Simplifying the reporting process
Alongside these legislative changes, the HSE is proposing non‑legislative reforms to simplify the online RIDDOR reporting form. The aim is to tackle both under and over reporting by improving usability, including reducing and re‑ordering questions.
This is not just administrative – reporting mechanics may influence reporting behaviour – and, by extension, what is reported and any associated enforcement risk.
Equally, what is not in the proposal is interesting: despite significant HSE focus, work-related stress and mental health at work is absent from the proposed reforms, perhaps reflecting the HSE’s continued difficulty in defining and translating this risk area into enforcement action.

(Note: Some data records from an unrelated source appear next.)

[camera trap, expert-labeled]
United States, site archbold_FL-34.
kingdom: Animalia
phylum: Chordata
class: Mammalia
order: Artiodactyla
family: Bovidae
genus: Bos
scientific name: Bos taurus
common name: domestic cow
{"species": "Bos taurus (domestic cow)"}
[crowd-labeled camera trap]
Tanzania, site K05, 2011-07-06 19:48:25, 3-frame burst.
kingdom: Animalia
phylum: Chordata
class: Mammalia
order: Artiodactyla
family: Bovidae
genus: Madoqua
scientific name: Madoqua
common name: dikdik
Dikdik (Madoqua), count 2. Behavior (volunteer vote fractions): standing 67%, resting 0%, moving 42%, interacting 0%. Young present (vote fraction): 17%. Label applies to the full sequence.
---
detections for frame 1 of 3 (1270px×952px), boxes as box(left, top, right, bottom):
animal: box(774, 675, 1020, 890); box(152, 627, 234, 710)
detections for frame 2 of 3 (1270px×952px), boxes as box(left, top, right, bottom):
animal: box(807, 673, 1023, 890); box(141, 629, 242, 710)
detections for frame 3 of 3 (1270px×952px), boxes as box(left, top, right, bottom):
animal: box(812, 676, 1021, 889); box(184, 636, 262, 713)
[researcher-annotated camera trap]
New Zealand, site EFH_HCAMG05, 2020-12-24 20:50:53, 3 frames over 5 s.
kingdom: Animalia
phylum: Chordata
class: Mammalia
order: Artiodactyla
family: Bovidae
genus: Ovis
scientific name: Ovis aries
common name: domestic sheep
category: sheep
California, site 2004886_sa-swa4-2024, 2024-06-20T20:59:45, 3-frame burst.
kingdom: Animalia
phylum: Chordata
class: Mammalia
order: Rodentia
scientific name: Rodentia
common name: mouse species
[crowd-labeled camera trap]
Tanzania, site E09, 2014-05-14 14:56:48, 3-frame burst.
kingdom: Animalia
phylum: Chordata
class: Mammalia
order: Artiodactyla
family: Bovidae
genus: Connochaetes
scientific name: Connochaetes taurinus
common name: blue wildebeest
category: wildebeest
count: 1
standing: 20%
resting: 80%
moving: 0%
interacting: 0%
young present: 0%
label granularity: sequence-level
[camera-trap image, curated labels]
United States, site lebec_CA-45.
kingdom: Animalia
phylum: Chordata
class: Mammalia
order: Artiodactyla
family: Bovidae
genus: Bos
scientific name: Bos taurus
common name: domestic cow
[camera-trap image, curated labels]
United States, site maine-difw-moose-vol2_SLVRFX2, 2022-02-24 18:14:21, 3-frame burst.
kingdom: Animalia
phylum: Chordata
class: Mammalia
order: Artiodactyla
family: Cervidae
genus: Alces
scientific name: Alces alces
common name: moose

What does this mean in practice?
The direction of travel is clear. Taken together, these proposals widen the reporting net:
- more incidents will be reportable;
- more diseases will trigger obligations; and
- more professionals will be capable of initiating the diagnostic trigger for reporting.
As a result, the boundary between a non-reportable safety event and a formal regulatory safety event becomes thinner. Remember – failure to comply with RIDDOR remains a criminal offence; as the net widens, so too does the scope for inadvertent non‑compliance.
What should employers do now?
The proposals are just that – they are not (yet) law and will be consulted upon and, as such, may change.
However, rather than waiting for the outcome of the consultation, duty holders can take some proactive steps:
- Read the consultation
The consultation runs to 74 pages (although it is light on detail in places) and is supported by a cost-benefit analysis (CBA). You can read the consultation here and CBA here. - Engage with the consultation
The consultation closes on 30 June 2026. This is the moment to influence outcomes – especially where you think the proposed changes could have disproportionate impact on your business. You can respond here or by post. - Initial review
Review internal incident reporting and occupational health surveillance arrangements against the proposed changes, particularly the ability to capture diagnoses from a wider range of health practitioners and to recognise newly reportable dangerous occurrences and ill-health. For now, that review should be preparatory rather than reactive – substantive changes should wait until the final shape of the revised RIDDOR regime is clear.
The proposals broadly represent a welcome modernisation of a framework that has become outdated in parts. But modernisation brings a shift in compliance focus – and cost. Organisations that begin preparing now, by understanding the direction of travel and tracking the reforms as they develop, will be better placed to comply from day one than those that wait to react.